Saudi Arabia, the organisation strongman, pressed home the need for a production rise on 7 January. 'Oil prices have significantly increased and there should be a raise in production to bring the price down,' said Foreign Affairs Minister Prince Saud al-Faisal at a Riyadh press conference.
Initial indications suggested that OPEC would increase production by 1.5 million barrels a day (b/d), but it was unclear what the base line for the increase would be. 'There are two proposals - 1 million b/d and 1.5 million b/d,' said acting Kuwaiti Oil Minister Sheikh Ahmad al-Fahad al-Sabah on 8 January. 'We would favour raising by 1 million and would agree to 1.5 million if necessary.'
OPEC in December agreed to cut production by 1.7 million b/d to 23 million b/d starting on 1 January - a target it is unlikely to have reached yet. The question many in the market are asking is whether the latest increase will be made on top of the new quota or the old actual output figure.

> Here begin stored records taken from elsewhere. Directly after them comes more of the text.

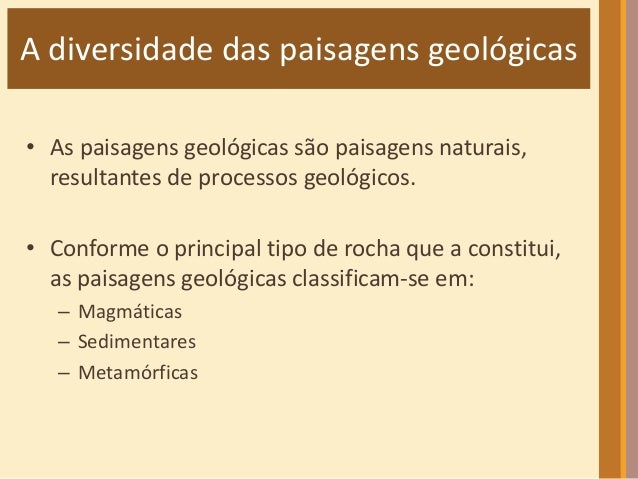 A diversidade das paisagens geológicas

• As paisagens geológicas são paisagens naturais, resultantes de processos geológicos.

• Conforme o principal tipo de rocha que a constitui, as paisagens geológicas classificam-se em:
– Magmáticas
– Sedimentares
– Metamórficas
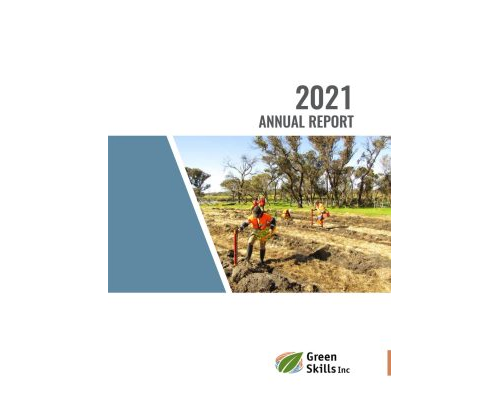 2021
ANNUAL REPORT

Green Skills Inc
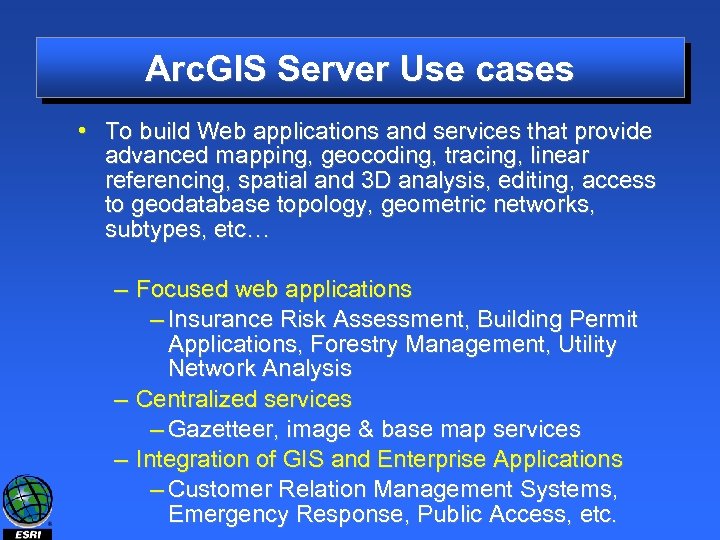 ArcGIS Server Use cases

• To build Web applications and services that provide advanced mapping, geocoding, tracing, linear referencing, spatial and 3D analysis, editing, access to geodatabase topology, geometric networks, subtypes, etc…

– Focused web applications
– Insurance Risk Assessment, Building Permit Applications, Forestry Management, Utility Network Analysis
– Centralized services
– Gazetteer, image & base map services
– Integration of GIS and Enterprise Applications
– Customer Relation Management Systems, Emergency Response, Public Access, etc.

ESRI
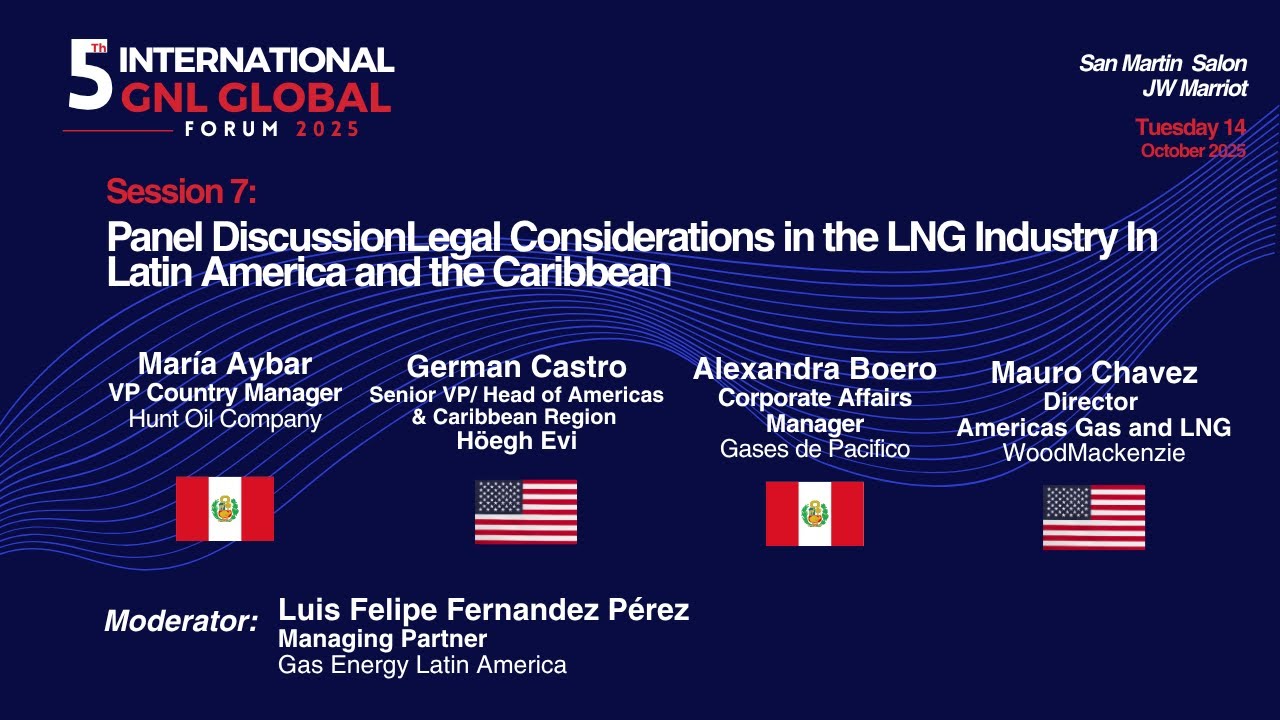 5Th INTERNATIONAL GNL GLOBAL FORUM 2025

San Martin Salon
JW Marriot

Tuesday 14
October 2025

Session 7:
Panel DiscussionLegal Considerations in the LNG Industry In Latin America and the Caribbean

María Aybar
VP Country Manager
Hunt Oil Company

German Castro
Senior VP/ Head of Americas & Caribbean Region
Höegh Evi

Alexandra Boero
Corporate Affairs Manager
Gases de Pacifico

Mauro Chavez
Director
Americas Gas and LNG
WoodMackenzie

Moderator: Luis Felipe Fernandez Pérez
Managing Partner
Gas Energy Latin America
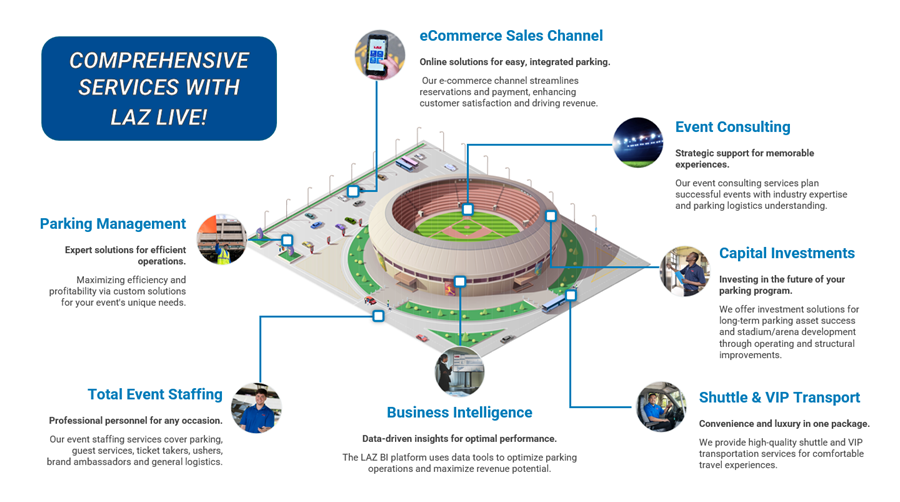 COMPREHENSIVE SERVICES WITH LAZ LIVE!

eCommerce Sales Channel

Online solutions for easy, integrated parking.

Our e-commerce channel streamlines reservations and payment, enhancing customer satisfaction and driving revenue.

Event Consulting

Strategic support for memorable experiences.

Our event consulting services plan successful events with industry expertise and parking logistics understanding.

Parking Management

Expert solutions for efficient operations.

Maximizing efficiency and profitability via custom solutions for your event's unique needs.

Capital Investments

Investing in the future of your parking program.

We offer investment solutions for long-term parking asset success and stadium/arena development through operating and structural improvements.

Total Event Staffing

Professional personnel for any occasion.

Our event staffing services cover parking, guest services, ticket takers, ushers, brand ambassadors and general logistics.

Business Intelligence

Data-driven insights for optimal performance.

The LAZ BI platform uses data tools to optimize parking operations and maximize revenue potential.

Shuttle & VIP Transport

Convenience and luxury in one package.

We provide high-quality shuttle and VIP transportation services for comfortable travel experiences.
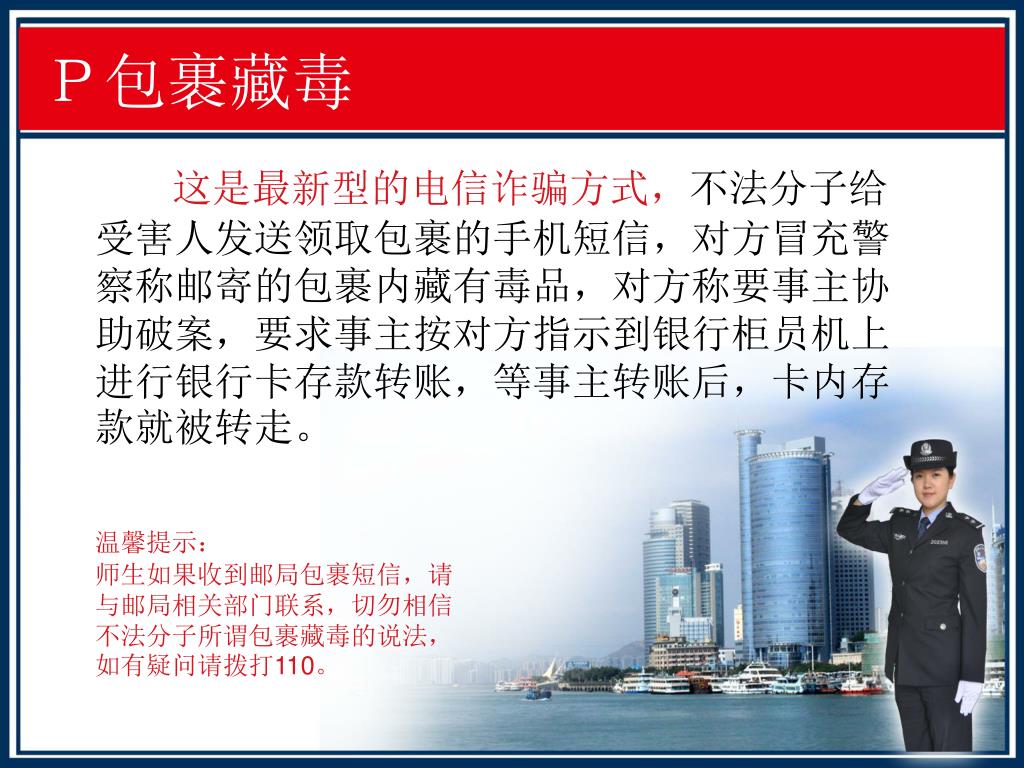 P 包裹藏毒

这是最新型的电信诈骗方式，不法分子给受害人发送领取包裹的手机短信，对方冒充警察称邮寄的包裹内藏有毒品，对方称要事主协助破案，要求事主按对方指示到银行柜员机上进行银行卡存款转账，等事主转账后，卡内存款就被转走。

温馨提示：
师生如果收到邮局包裹短信，请与邮局相关部门联系，切勿相信不法分子所谓包裹藏毒的说法，如有疑问请拨打110。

In any case, there are questions over how far OPEC can handle an output rise. 'Most - if not all - of the increase will come from Saudi Arabia,' says Geoff Pine, an oil analyst with the US' Sempra Energy Trading. 'In the unlikely scenario of Iraq and Venezuela shutting off at the same time, OPEC could be really stretched. But the second quarter looks pretty good because demand will fall and OPEC has a chance to balance the market without the price dropping much.'
The main reason for the high prices - which have hovered around $30 a barrel since the beginning of the month - is the crisis in Venezuela. On 6 January, Energy Minister Rafael Ramirez announced a radical new measure to break PDV's month-long strike: split the company in two. Ramirez said the move would help cut exorbitant bureaucracy at the company and increase capacity. But sceptics contend that the plan is only being introduced as a bargaining ploy in the government's dispute with PDV workers.